Let such things as do not live,
In still music praises give;
Lowly pipe, ye worms that creep
On the earth or in the deep;
Loud aloft your voices strain,
Beasts and monsters of the main;
Birds, your warbling treble sing;
Clouds, your peals of thunder ring;
Sun and moon exalted higher,
And you stars, augment the quire.

Come, ye sons of human race,
In this chorus take your place,
And amid this mortal throng,
Be you masters of the song.
Angels and celestial powers,
Be the noblest tenor yours.
Let in praise of God the sound,

Run a never-ending round,

That our holy hymn may be

Everlasting as is He.

From the earth's vast hollow womb,

Music's deepest base shall come.

Sea and floods from shore to shore

Shall the counter-tenor roar.

To this concert, when we sing,
Whistling winds, your descant bring:
Which may bear the sound above
Where the orb of fire doth move,

And so climb from sphere to sphere,
Till our song the Almighty hear.

So shall He from heaven's high tower On the earth his blessing shower;

All this huge wide orb we see,
Shall one quire, one temple be;
There our voices we will rear,
Till we fill it everywhere:

And enforce the fiends that dwell

In the air, to sink to hell.

Then, oh! come, with sacred lays,
Let us sound the Almighty's praise.

THE VIRTUOUS MAN.

The Emblem represents a flame upon a mountain, driven to and fro by tempestuous winds, yet continually gathering strength and brightness.

THUS fares the man whom virtue, beacon-like,

Hath fixed upon the hills of eminence;

At him the tempests of mad envy strike,

And rage against his piles of innocence;

But still the more they wrong him, and the more
They seek to keep his worth from being known,

They daily make it greater than before,

And cause his fame the further to be blown.
When, therefore, no self-doting arrogance,

But virtues covered with a modest veil,
Break through obscurity, and thee advance

To place where envy shall thy worth assail,
Discourage not thyself, but stand the shocks

Of wrath and fury. Let them snarl and bite,
Pursue thee with detraction, slander, mocks,

And all the venomed engines of despight.
Thou art above their malice, and the blaze

Of thy celestial fire shall shine so clear,
That their besotted souls thou shalt amaze,

And make thy splendours to their shame appear.

DIVERS PROVIDENCES.

WHEN all the year our fields are fresh and green, And while sweet showers and sunshine, every day, As oft as need requireth, come between

The heavens and earth, they heedless pass away.
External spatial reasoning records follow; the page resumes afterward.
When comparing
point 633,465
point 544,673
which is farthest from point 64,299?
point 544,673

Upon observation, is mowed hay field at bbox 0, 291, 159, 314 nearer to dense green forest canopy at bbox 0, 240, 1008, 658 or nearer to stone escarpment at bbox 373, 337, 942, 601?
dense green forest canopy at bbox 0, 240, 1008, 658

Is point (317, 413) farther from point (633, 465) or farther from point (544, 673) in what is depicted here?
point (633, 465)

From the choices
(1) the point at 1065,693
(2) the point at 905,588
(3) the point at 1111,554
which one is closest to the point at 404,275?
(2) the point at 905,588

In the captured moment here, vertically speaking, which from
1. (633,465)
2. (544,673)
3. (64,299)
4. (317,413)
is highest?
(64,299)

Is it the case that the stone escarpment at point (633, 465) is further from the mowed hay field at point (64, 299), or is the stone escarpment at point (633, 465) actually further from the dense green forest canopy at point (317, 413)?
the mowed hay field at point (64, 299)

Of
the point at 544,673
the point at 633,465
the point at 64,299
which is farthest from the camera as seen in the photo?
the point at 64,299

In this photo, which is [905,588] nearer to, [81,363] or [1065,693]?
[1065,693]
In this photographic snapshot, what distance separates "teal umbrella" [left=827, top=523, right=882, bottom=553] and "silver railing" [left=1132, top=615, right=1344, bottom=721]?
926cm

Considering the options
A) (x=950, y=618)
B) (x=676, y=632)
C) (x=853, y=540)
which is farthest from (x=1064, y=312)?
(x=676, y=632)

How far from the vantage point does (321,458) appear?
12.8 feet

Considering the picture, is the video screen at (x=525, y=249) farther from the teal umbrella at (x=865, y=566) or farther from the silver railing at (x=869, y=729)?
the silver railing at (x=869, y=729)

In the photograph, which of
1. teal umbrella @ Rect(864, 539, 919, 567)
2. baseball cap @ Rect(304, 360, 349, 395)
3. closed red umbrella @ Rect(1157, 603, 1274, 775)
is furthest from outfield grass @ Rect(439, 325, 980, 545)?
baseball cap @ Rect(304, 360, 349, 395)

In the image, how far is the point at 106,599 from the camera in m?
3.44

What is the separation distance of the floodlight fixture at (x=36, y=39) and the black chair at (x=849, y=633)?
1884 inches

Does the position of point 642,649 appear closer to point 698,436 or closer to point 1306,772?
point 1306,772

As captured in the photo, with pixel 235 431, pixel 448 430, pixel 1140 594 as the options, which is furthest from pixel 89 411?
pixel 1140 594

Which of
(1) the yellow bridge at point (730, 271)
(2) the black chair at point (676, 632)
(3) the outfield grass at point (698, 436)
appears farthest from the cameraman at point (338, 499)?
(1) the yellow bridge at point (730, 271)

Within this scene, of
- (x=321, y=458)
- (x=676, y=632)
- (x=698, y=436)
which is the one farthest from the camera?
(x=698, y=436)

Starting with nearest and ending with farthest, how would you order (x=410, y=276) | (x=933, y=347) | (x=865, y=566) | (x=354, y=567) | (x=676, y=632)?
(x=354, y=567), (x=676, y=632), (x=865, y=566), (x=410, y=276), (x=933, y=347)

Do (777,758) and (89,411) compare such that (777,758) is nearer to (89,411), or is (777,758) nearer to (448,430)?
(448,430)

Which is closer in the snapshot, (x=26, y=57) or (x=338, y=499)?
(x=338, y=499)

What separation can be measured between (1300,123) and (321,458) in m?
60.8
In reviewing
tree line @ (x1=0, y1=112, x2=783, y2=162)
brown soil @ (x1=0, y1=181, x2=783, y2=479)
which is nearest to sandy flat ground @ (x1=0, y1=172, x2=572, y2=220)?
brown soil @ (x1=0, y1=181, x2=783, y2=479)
The fulness and continuance of a blessing

Doth make us to be senseless of the good;
And if sometimes it fly not our possessing,
The sweetness of it is not understood;
Had we no winter, summer would be thought
Not half so pleasing; and if tempests were not,
Such comforts by a calm could not be brought;

For things, save by their opposites, appear not.
Both health and wealth are tasteless unto some,
And so is ease and every other pleasure,
Till poor or sick, or grieved, they become,

And then they relish these in ampler measure. God, therefore, full of kind, as He is wise,

So tempereth all the favours He will do us, That we his bounties may the better prize,

And make his chastisements less bitter to us. One while a scorching indignation burns

The flowers and blossoms of our hopes away, Which into scarcity our plenty turns,

And changeth new mown grass to parched hay; Anon his fruitful showers and pleasing dews,

Commixed with cheerful rays, He sendeth down, And then the barren earth her crops renews,

Which with rich harvests hills and valleys crown;

For, as to relish joys, He sorrow sends;

So comfort on temptation still attends.

THE GLORY OF CHRIST UNDER THE FIGURE OF SOLOMON.

CANTICLES III.

WHAT'S he that from the desert there,

Doth like those smoky pillars come,
Which from the incense and the myrrh,
And all the merchant's spices fume?
His bed, which lo! is Solomon's,

Threescore stout men about it stand;

They are of Israel's valiant ones,

And all of them with swords in hand.

All those are men expert in fight,

And each man on his thigh doth wear

A sword, that terrors of the night

May be forbid from coming there.

King Solomon a goodly place

With trees of Lebanon did rear,

Each pillar of it silver was,

And gold the bases of them were.

With purple covered he the same,

And all the pavement, throughout,

Oh! daughters of Jerusalem,

For you with charity is wrought.
Come, Sion's daughters! come away,
And crowned with his diadem,
King Solomon behold you may.

That crown his mother set on him,
When he a married man was made,

And in his heart contentment had.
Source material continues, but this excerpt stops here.